● GIVEN INSTRUCTION
Extract each line below that contains the string "shirt".

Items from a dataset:
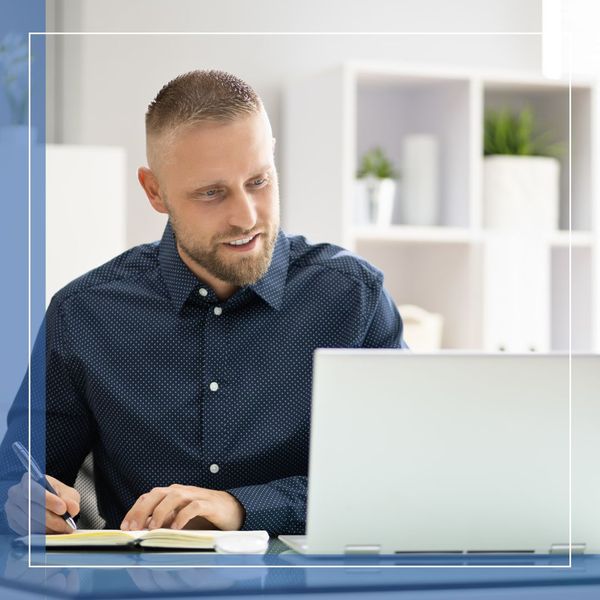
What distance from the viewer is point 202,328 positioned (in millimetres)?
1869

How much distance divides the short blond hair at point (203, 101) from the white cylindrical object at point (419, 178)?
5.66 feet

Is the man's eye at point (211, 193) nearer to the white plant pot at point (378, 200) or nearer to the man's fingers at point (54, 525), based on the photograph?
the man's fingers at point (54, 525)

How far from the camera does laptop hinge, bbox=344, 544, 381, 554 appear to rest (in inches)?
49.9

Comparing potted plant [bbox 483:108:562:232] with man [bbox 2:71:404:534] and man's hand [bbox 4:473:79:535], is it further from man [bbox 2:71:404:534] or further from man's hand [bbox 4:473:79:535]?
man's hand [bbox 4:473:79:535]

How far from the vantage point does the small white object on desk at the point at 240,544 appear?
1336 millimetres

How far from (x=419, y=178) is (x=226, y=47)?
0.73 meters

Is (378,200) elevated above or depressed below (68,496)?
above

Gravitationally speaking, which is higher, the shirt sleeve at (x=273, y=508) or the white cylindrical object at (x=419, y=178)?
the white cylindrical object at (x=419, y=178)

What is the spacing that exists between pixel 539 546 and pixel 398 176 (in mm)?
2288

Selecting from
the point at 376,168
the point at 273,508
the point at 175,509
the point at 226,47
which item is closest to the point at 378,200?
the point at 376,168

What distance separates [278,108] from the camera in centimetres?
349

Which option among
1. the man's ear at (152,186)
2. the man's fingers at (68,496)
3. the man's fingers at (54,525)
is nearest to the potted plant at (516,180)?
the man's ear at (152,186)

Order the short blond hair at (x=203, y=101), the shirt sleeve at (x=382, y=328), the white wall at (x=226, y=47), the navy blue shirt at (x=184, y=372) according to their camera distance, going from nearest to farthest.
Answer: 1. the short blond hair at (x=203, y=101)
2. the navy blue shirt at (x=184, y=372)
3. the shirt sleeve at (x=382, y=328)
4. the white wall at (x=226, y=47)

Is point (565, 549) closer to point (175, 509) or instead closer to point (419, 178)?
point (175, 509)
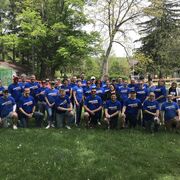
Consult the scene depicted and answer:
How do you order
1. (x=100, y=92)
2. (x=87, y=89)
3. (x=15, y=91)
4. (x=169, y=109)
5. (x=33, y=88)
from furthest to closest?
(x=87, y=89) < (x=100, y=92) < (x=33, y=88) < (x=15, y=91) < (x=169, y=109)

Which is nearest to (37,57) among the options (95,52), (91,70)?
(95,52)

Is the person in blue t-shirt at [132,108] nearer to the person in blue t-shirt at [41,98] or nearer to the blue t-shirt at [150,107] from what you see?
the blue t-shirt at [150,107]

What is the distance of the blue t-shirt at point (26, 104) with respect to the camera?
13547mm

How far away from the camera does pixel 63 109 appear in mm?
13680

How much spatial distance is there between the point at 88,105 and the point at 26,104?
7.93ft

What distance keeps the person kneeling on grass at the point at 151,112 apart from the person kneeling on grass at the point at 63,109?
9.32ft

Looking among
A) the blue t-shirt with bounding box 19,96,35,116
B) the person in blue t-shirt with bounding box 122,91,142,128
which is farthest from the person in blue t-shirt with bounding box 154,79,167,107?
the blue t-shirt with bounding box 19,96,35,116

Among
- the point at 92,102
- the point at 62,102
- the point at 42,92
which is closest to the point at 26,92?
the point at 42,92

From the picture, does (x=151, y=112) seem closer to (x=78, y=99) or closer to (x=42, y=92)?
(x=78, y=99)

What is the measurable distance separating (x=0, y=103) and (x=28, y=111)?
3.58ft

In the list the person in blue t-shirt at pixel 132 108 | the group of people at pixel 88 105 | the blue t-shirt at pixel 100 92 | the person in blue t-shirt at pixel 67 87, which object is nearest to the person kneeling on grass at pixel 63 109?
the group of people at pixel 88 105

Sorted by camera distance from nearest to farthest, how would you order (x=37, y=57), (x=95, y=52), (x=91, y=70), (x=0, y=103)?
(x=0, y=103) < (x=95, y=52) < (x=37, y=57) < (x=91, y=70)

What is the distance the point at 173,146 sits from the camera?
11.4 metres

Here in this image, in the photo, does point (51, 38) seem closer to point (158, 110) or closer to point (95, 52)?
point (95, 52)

● WRITTEN SOLUTION
Gravitationally speaking, which is higher, the shirt sleeve at (x=273, y=508) or the white cylindrical object at (x=419, y=178)?
Order the short blond hair at (x=203, y=101), the shirt sleeve at (x=382, y=328), the white wall at (x=226, y=47), the navy blue shirt at (x=184, y=372) according to their camera distance, going from nearest to farthest.
2. the navy blue shirt at (x=184, y=372)
3. the shirt sleeve at (x=382, y=328)
Is the person in blue t-shirt at [132,108] nearer to the person in blue t-shirt at [41,98] or nearer to the blue t-shirt at [150,107] from what you see?
the blue t-shirt at [150,107]
What is the distance of the blue t-shirt at point (26, 104) with respect to the camera?
A) the blue t-shirt with bounding box 19,96,35,116
B) the person in blue t-shirt with bounding box 122,91,142,128
which is farthest from the person in blue t-shirt with bounding box 154,79,167,107?
the blue t-shirt with bounding box 19,96,35,116
In the list the person in blue t-shirt at pixel 132 108 | the group of people at pixel 88 105 | the blue t-shirt at pixel 100 92 | the person in blue t-shirt at pixel 67 87, which object is nearest to the person kneeling on grass at pixel 63 109?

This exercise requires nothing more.